Quelques jours avant le déroulement de la COP 28 à Dubaï, le 30 novembre dernier, l’Observatoire de l’Amérique latine de la Fondation Jean Jaurès dévoile une enquête sur les préoccupations environnementales du continent. Jean-Jacques Kourliandsky, directeur de l’Observatoire, nous éclaire sur la priorité accordée aux questions sociales par les habitants, reléguant ainsi les considérations environnementales à un rang secondaire.
La COP28, qui s'est déroulée le 30 novembre dernier à Dubaï, a réuni des représentants de nombreux pays du monde pour discuter de questions environnementales cruciales. Dans ce contexte, l'Observatoire de l'Amérique latine de la Fondation Jean-Jaurès a publié une enquête sur la manière dont la transition écologique est perçue et abordée dans les pays d'Amérique latine. Jean-Jacques Kourliandsky explique pourquoi, au milieu d'une crise sociale et économique, les préoccupations environnementales ont tendance à être reléguées au second plan.
Comment évaluez-vous l’importance des préoccupations environnementales en Amérique latine, telles que révélées à travers cette enquête ?

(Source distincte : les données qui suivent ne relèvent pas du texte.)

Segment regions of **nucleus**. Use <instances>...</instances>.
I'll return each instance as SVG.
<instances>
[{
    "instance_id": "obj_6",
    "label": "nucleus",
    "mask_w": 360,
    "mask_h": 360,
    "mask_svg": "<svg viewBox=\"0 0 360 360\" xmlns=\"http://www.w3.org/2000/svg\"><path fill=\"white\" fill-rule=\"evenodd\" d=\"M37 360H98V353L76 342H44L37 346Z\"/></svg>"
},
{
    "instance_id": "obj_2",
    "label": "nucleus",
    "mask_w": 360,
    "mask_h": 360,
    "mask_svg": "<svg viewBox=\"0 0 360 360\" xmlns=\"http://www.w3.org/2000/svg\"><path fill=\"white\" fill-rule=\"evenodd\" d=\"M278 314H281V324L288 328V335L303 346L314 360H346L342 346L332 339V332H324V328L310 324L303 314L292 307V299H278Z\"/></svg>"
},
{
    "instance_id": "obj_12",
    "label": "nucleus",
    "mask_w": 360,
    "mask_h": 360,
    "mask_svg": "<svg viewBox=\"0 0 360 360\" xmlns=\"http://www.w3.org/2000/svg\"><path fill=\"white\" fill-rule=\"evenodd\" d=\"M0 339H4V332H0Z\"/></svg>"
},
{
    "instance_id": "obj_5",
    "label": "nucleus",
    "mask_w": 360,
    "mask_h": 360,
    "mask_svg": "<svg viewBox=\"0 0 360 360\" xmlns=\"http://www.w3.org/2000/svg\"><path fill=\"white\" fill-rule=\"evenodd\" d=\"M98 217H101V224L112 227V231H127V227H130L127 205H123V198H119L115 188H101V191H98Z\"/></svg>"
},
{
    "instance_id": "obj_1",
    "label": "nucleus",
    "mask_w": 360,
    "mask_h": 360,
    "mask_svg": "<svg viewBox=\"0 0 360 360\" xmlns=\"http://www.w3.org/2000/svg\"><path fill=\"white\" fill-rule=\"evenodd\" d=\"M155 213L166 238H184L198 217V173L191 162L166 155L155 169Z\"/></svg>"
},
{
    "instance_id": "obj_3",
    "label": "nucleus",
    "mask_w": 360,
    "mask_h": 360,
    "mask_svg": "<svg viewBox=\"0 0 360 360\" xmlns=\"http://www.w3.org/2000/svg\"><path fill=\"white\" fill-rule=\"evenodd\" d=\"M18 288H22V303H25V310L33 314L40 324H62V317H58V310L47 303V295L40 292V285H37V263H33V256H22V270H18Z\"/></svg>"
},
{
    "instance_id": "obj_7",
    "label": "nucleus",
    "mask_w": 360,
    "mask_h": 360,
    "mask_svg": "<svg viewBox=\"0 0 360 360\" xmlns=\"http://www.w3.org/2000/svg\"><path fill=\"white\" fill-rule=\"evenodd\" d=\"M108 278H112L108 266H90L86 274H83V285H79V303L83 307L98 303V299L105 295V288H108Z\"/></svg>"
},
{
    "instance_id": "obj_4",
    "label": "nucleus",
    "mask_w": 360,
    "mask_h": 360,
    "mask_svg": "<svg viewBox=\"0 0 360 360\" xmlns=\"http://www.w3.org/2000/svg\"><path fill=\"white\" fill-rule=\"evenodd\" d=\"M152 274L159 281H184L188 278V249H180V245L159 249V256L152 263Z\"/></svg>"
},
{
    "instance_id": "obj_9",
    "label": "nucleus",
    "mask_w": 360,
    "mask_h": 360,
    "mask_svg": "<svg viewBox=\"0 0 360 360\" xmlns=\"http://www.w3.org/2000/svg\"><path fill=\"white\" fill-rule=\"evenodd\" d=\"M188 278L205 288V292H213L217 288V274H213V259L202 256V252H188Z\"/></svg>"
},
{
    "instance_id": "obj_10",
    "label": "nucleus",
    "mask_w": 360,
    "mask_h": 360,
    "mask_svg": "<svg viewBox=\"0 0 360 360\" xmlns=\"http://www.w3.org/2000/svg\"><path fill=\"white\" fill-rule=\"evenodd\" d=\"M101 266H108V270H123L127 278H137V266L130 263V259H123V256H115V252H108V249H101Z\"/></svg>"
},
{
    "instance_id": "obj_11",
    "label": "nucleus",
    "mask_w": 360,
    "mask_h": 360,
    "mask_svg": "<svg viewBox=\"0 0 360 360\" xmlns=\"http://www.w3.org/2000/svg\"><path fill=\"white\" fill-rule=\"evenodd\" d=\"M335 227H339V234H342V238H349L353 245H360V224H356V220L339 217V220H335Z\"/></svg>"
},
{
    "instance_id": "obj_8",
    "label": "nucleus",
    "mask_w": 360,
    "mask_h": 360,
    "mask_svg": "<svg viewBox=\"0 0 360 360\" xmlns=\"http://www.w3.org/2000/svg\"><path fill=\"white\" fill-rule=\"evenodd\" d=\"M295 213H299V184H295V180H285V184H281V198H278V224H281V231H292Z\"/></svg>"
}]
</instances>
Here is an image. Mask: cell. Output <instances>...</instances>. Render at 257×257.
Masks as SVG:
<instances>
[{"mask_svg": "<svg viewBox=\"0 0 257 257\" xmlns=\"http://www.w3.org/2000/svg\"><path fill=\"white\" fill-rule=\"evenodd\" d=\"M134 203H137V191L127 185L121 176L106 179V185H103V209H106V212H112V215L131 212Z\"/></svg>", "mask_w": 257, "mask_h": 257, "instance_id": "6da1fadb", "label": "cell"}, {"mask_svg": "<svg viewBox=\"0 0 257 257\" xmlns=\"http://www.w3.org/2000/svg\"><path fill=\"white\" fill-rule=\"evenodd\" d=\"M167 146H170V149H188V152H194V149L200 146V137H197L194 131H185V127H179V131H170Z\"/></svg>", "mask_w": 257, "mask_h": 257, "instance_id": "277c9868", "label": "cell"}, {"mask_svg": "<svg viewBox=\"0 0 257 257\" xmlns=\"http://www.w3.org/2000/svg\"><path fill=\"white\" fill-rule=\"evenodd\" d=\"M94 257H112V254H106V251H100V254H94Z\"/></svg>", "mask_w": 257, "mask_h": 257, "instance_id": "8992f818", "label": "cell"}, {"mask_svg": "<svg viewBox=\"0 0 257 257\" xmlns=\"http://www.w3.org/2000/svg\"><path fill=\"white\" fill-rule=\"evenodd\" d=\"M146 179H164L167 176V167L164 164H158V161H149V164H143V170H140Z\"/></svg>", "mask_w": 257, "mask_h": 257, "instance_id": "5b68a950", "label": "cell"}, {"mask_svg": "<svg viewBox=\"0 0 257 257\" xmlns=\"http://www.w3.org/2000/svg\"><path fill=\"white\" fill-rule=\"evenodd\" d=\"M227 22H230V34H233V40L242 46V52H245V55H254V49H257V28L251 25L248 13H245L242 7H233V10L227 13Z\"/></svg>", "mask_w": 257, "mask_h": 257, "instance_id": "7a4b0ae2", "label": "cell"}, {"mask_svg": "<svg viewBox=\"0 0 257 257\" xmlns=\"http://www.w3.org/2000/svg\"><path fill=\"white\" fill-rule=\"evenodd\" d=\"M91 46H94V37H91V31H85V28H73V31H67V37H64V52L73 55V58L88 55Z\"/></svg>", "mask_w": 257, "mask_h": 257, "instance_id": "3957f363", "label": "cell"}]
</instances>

Selon notre enquête, les préoccupations environnementales ne viennent qu’en quatrième position dans les priorités des personnes interrogées. Lors des dernières élections en Argentine, par exemple, le thème de l’environnement n’était pas considéré comme prioritaire par le nouveau président Javier Milei. Mais ce qui prime avant tout chez les habitants reste la survie immédiate : manger, boire, avoir un toit et une sécurité minimale. Les questions environnementales ne deviennent prédominantes que lorsque des évènements, tels que l’explosion du barrage de Kakhovka au Pérou en juin dernier, affectent directement les communautés, provoquant des crises brutales et localisées.
Quand l’assiette est vide, on pense avant tout à la remplir, plutôt que de se préoccuper de l’écologie.
Vous évoquez le concept de « colonialisme vert » dans cette enquête : comment les pays latino-américains perçoivent-ils la transition écologique ?
Le concept de « colonialisme vert » a été employé par le président brésilien, Lula Da Silva. Il provient de l’idée que l’environnement est perçu comme un instrument diplomatique, imposé par les pays riches. Un exemple actuel à ce sujet est la protection de la forêt amazonienne, utilisée par le président brésilien comme moyen de défendre ses intérêts. On retrouve également ce concept dans certains pays d’Afrique.
Quelles sont les attentes et les contributions que l’Amérique latine pourrait apporter à la COP 28 ?
Nous constatons que de nombreux gouvernements d’Amérique latine présentent des propositions similaires, même parmi les trois pays les plus intégrés, qui sont l’Argentine, le Brésil et le Mexique. Mais sur certains sujets, tels que le conflit opposant la Russie à l’Ukraine, ils ne parviennent pas à se mettre d’accord. En ce qui concerne les questions environnementales, c’est un peu la même chose, rien n’a encore abouti à des résultats concrets.
L’insécurité, la pauvreté et le chômage sont les préoccupations immédiates des personnes interrogées : comment ces préoccupations influent-elles sur la capacité des gouvernements à mettre en place des politiques environnementales et comment les gouvernements peuvent concilier ces priorités avec les objectifs de la COP 28 ?
Bien que ces préoccupations ne soient pas explicitement à l’ordre du jour de la COP 28, elles sont inévitablement liées. Les gouvernements latino-américains soulignent qu’ils ne sont pas les principaux pollueurs, mais plutôt les premières victimes de cette pollution. Le désastre de la forêt amazonienne est, par exemple, majoritairement engendré par la production des pays occidentaux. Les résultats de cette enquête prouvent également que ces désastres écologiques entraînent nécessairement des conséquences sociales sur ces populations. La capacité des différents gouvernements à mettre en place des politiques environnementales est donc influencée par la nécessité de résoudre ces défis immédiats. Il reste donc à voir si des avancées concrètes seront réalisées d’ici la COP 29, qui se tiendra justement au Brésil.